CHALLENGE: In the forum thread below about where to buy boat parts, what board material is recommended to go under the foam on the platforms?

EXCERPTED PASSAGE:
++++++++++

# Where do you buy your parts and gadgets?



## timogleason (Jul 27, 2013)

https://www.shopsbt.com/jet-skis/blacktip-sheet-goods.html for foam pads. 1 sheet is enough to do all surfaces on a Strike including a Yeti cooler twice if you figure it out right.


----------



## Smackdaddy53 (Dec 31, 2012)

timogleason said:


> https://www.shopsbt.com/jet-skis/blacktip-sheet-goods.html for foam pads. 1 sheet is enough to do all surfaces on a Strike including a Yeti cooler twice if you figure it out right.


I bought 2 sheets at ~$65 a sheet and it covered both platforms, both under gunnels, push pole holders and helm pad with enough left over to do a couple of platforms on my friend’s boat. Mine is almost two years old and is holding up great.


----------



## Drifter (Dec 13, 2018)

What do you cut it with?


----------



## Smackdaddy53 (Dec 31, 2012)

Razor knife or router


----------



## Smackdaddy53 (Dec 31, 2012)

On the platforms I left it a little big and used a grinder with flap disc to clean up the edges along with the starboard. It turned out very sharp.


----------



## timogleason (Jul 27, 2013)

Mine sits in sun 24/7. Holding up OK for about 18 months. I just used a razor blade t cut along a straight edge and a coffee can for curves. Was pretty easy.


----------



## Drifter (Dec 13, 2018)

How about the board material under the foam for the platforms?


----------



## Smackdaddy53 (Dec 31, 2012)

Drifter said:


> How about the board material under the foam for the platforms?


1/2” starboard, cut and tool with anything you’d use on wood.


----------



## permitchaser (Aug 26, 2013)

++++++++++

DATA EXTRACT:
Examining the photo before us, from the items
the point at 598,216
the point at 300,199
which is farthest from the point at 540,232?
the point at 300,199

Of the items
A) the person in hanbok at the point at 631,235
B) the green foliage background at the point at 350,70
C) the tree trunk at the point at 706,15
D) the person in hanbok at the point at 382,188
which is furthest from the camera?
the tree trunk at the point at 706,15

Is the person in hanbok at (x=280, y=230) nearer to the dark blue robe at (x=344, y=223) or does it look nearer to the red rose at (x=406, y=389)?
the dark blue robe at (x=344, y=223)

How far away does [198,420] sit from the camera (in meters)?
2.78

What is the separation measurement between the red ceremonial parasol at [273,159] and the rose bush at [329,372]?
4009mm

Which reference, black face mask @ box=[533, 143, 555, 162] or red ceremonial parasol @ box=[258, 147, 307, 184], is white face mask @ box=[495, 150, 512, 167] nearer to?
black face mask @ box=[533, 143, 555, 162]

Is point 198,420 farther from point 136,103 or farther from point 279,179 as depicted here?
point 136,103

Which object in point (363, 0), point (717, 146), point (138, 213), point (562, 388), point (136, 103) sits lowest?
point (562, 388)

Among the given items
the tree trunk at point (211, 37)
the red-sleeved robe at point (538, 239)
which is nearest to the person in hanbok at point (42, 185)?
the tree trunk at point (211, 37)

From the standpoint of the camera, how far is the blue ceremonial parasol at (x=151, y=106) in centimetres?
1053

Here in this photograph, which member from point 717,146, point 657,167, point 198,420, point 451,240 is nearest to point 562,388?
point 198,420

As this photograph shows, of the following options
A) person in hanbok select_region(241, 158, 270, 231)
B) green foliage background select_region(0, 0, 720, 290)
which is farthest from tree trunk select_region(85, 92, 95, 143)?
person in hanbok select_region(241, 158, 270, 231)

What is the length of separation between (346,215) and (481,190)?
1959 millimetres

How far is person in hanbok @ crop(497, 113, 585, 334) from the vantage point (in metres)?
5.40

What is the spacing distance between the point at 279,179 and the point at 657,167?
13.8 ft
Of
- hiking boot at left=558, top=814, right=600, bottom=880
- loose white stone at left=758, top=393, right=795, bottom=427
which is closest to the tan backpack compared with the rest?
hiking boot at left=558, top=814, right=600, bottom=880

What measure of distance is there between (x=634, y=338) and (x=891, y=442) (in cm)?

++++++++++

ANSWER FOR THIS EXERCISE: 1/2" starboard